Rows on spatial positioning
+ + + +
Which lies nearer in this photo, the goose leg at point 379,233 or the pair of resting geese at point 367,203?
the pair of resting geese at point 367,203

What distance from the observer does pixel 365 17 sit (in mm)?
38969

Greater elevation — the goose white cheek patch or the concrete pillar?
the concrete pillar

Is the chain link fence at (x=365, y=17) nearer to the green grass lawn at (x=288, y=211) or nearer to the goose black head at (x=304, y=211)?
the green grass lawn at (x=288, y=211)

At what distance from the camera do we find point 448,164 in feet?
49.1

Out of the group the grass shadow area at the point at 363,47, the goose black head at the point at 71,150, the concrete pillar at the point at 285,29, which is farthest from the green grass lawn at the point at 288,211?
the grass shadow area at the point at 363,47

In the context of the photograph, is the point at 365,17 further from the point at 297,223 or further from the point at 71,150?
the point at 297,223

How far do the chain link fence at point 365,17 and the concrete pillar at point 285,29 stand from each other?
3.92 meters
+ + + +
● Exercise brief: Copy the rows starting with the line that contains "How far do the" through the end of the rows, renaming "concrete pillar" to "stone pillar" and leaving everything else unchanged.

● Solution for this exercise:
How far do the chain link fence at point 365,17 and the stone pillar at point 285,29 stand from each other?
3.92 meters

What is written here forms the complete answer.